*What you are asked to do:* According to the blog post below on Sanders and Warren, why was Sanders's private remark not sexist? Answer in one to three sentences.

START Excerpted passage

Title : Liz vs. Bernie -- female vs. male
link : Liz vs. Bernie -- female vs. male
Liz vs. Bernie -- female vs. male
By now, you all know about the report that Bernie Sanders privately told Elizabeth Warren that a woman probably could not win in 2020. Sanders has denied the report, while Warren has confirmed it.“Among the topics that came up was what would happen if Democrats nominated a female candidate,” Warren said in a statement. “I thought a woman could win; he disagreed.”Did Sanders actually say it? Of course he did. Don't be naive. His current disavowals are lies.
That said, I profoundly disagree with the oft-heard prog presumption that Sanders' words during that private meeting were sexist.
NO. THEY. WERE. NOT.
What we have here is another example of the ludicrous mangling of language which progs insist upon -- the kind of verbal gamesmanship and supremely-annoying sanctimoniousness that alienates the average voter and transforms otherwise-decent human beings into Trump supporters.
Look, I'm no Sanders fan. If you've ever visited this blog before, you probably know that I cannot stand that guy. Moreover, Elizabeth Warren is my favorite of the Democratic candidates. So please do not presume that a pro-Bernie attitude compels me to exculpate him from the charge of sexism.
It is not sexist to opine that a woman cannot win in 2020. You may disagree with that opinion, but the opinion itself is not sexist.
Progressives should pop open a dictionary and learn the profound difference between the words "can" and "should." Any attempts to elide this difference are devious and manipulative, and can succeed only in making the average person hate progressives.
Suppose you ask a mechanic: "Can my old car make it all the way to Montana?" Suppose he answers: "No, I don't think it can." He is not telling you that you should not go to Montana, as if the state has cooties. He is simply making a realistic assessment of the vehicle's condition.
Suppose you ask a doctor: "Do you think Grandpa can live long enough to see me graduate?" Suppose the doctor answers: "I'm sorry, but I don't think he can." Obviously, the doctor is not telling you that Gramps should die. He's not telling you that he wants the old man out of the picture ASAP.
Sanders's statement offers a cynical assessment of the American public, but says nothing about women.
I'm a noted cynic myself, and part of me agrees with Bernie on this issue, although I hope he is wrong. Frankly, I fear that things are getting worse -- that the public is more sexist now than it was in 2016, and that people were more sexist in 2016 and 2008 than in previous years. Compare the level of hate directed against Geraldine Ferraro to the level of hate directed against Hillary Clinton.
On the other hand: It is inarguable that Sanders is deluding himself, or at least deluding his supporters. Every poll I've seen indicates that the bias against the word "socialist" is far more formidable than is the bias against women.
This 2015 Gallup poll shows that eight percent of the electorate would refrain from voting from an otherwise-qualified woman, based purely on sex. We must be realistic: An eight percent deficit is a serious matter -- and that number probably underestimates the problem, since poll respondents may not have been honest with the pollsters or with themselves.
So, yes, it is true that an "accident of birth" bias against Warren does exist, and it is also true that this bias has probably worsened since 2015. It should be noted, however, that Obama won twice even though this Gallup poll indicates that voters are only slightly less prejudiced against a black candidate (seven percent vs. eight percent).

END Excerpted passage
START Supplied information

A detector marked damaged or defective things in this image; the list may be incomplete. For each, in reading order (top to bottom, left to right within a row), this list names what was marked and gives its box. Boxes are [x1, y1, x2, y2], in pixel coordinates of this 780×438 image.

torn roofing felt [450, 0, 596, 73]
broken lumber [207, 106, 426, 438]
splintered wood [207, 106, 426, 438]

END Supplied information
START Supplied information

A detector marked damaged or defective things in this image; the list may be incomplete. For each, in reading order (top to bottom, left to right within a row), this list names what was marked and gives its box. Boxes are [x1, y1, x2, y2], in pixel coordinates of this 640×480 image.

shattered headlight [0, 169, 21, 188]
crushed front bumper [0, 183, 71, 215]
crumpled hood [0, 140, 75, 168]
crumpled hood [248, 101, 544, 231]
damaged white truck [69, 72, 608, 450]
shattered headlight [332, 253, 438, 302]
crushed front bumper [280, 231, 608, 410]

END Supplied information
START Supplied information

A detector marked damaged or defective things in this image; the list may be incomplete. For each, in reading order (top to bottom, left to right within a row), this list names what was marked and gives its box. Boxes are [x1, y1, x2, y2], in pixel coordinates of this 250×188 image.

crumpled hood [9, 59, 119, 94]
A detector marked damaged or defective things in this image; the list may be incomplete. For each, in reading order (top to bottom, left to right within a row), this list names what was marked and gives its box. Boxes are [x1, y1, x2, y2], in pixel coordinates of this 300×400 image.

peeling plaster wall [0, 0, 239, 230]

END Supplied information

*Result below:* The post holds that judging whether a woman can win in 2020 is different from saying a woman should not win. A mechanic's doubt that a car can reach Montana is a realistic assessment, not a verdict against the trip. In the same way, Sanders's remark was a cynical assessment of the American public that said nothing about women.